The Fresh Loaf

News & Information for Amateur Bakers and Artisan Bread Enthusiasts

My Breads are too Dry

dragon49's picture
dragon49

My Breads are too Dry

My friends are complaining that my breads are too dry.  I am using 3 tablespoons of olive oil for each 4 chup of flour and between 1 1/4 and 1 1/3 cups of water.


 


Will a different type of oil be better, or should I jsut add more oil?  Also, for more percentages of Whole Wheat, should I add more oil generally?


 


Thanks

crunchy's picture
crunchy

Dragon, what about adding more water? It seems that your recipe is about 30% hydration, which is pretty dry, even with the extra oil.

Wisecarver's picture
Wisecarver (not verified)

Make sure it feels right as you work it.
If it feels dry, if you add a lot of flour on the surface, it will be drier.


btw, what are you using for a surface to work the dough?
For those I'd suggest a large lightly oiled stainless bowl, or invest in silicone mats.
That way you will not need to add any additional flour once its mixed.

Nickisafoodie's picture
Nickisafoodie

use a scale and target 64% hydration ratio - I use this with 80% whole wheat and 20% all purpose flour.  Bake at 450 for 10 min, than 350 for 35-40 until (use a probe themometer) internal temp is 198 degrees.  Bread will be moist and keep for 5 days or more!  Happy baking...

Yerffej's picture
Yerffej

More water is needed...definitely.  You can even skip using any oil if you want to.

dragon49's picture
dragon49

Thanks for the replies,


I am a novice at Breadmaking.  I'm putting the ingredients into a breadpan and letting my breadmaker do all of the work.  The size of the pan limits the amount of water I can use.  I'll try making some smaller breads with a higher hydration ratio.

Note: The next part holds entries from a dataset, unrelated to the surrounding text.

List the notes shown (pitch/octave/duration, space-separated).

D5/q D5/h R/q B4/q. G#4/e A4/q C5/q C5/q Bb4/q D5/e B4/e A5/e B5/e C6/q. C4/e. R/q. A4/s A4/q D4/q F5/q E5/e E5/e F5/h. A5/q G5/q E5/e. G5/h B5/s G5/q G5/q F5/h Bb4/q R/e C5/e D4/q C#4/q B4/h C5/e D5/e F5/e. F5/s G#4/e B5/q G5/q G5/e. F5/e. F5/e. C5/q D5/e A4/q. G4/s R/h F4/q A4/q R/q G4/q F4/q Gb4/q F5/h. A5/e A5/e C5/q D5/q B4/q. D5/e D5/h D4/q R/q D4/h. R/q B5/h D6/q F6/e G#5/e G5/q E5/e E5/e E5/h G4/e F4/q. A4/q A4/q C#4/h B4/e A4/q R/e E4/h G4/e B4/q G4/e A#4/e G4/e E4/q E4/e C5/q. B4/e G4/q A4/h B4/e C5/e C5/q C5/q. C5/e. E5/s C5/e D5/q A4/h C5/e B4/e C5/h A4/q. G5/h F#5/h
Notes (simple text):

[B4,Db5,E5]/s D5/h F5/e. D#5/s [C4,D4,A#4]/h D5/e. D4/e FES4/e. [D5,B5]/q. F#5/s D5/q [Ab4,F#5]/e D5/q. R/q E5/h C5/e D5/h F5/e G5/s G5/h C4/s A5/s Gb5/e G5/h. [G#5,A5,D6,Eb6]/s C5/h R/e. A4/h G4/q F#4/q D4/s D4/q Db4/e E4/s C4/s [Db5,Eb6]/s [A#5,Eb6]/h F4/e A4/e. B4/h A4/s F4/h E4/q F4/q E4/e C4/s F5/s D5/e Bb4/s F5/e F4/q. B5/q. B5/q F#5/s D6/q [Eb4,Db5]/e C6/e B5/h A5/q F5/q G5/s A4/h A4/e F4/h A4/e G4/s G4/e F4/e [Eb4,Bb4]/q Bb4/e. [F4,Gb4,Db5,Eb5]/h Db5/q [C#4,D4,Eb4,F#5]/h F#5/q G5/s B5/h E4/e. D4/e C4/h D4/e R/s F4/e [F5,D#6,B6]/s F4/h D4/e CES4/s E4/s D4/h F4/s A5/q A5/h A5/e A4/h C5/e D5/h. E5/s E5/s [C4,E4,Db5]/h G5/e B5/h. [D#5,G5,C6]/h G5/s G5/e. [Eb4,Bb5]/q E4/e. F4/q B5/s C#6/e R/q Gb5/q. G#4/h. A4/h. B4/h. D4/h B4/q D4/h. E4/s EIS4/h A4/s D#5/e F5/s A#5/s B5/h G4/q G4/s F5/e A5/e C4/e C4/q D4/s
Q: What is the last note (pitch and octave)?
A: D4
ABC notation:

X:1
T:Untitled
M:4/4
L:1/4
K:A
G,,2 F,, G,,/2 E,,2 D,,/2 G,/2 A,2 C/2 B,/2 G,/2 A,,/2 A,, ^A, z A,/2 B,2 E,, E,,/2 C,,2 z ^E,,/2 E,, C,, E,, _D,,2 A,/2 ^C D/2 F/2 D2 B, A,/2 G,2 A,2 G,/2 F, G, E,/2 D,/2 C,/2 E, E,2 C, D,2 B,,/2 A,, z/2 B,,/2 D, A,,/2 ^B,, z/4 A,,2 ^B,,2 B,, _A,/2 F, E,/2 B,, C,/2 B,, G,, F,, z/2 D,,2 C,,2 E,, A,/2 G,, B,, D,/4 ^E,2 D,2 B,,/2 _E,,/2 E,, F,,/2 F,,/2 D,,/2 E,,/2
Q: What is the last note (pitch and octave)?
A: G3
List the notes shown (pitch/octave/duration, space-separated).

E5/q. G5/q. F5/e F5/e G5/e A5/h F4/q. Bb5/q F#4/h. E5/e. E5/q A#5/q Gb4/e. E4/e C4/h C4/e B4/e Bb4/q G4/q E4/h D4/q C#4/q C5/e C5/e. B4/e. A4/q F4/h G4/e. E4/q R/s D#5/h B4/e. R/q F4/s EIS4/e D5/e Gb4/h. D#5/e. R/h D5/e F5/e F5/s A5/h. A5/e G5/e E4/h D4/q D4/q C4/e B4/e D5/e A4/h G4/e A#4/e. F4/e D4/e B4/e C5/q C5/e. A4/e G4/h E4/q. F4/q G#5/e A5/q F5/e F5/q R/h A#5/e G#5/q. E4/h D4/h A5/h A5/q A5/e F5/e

I'll let you know how it works out.


 

davec's picture
davec

I use four cups of flour in my breadmaker, too.  But I also use 1 1/2 cups of water.  For my whole wheat recipe, I use 3 TBS olive oil, as you do, plus 3 TBS honey.  With the whole wheat, I usually have to increase the water to at least 14 fl oz, to get the dough consistency right.


Ironically, if I use less water, I get a much denser, and therefore wetter, not drier, loaf.  It just doesn't rise right if the dough is too dry.


Dave

dragon49's picture
dragon49

I used this modified formula:


3 3/4 cups of flour


Between 1 1/3 and 1 1/2 cups of water.


 


I put the Bread in a Breadbag 5 minutes after removing it from the pan, while it was still steaming hot.  The condensation was trapped in the bag and probably added extra moisture to the bread.


I wonder if this last factor made a significant difference to the moisture factor.  I did this with my last 2 breads.  They were significantly wetter than breads that were left out 1 hour, beofre sealing them in Bread Bags.  I find it hard to believe that the small amounts of extra water and less flour made such a big difference.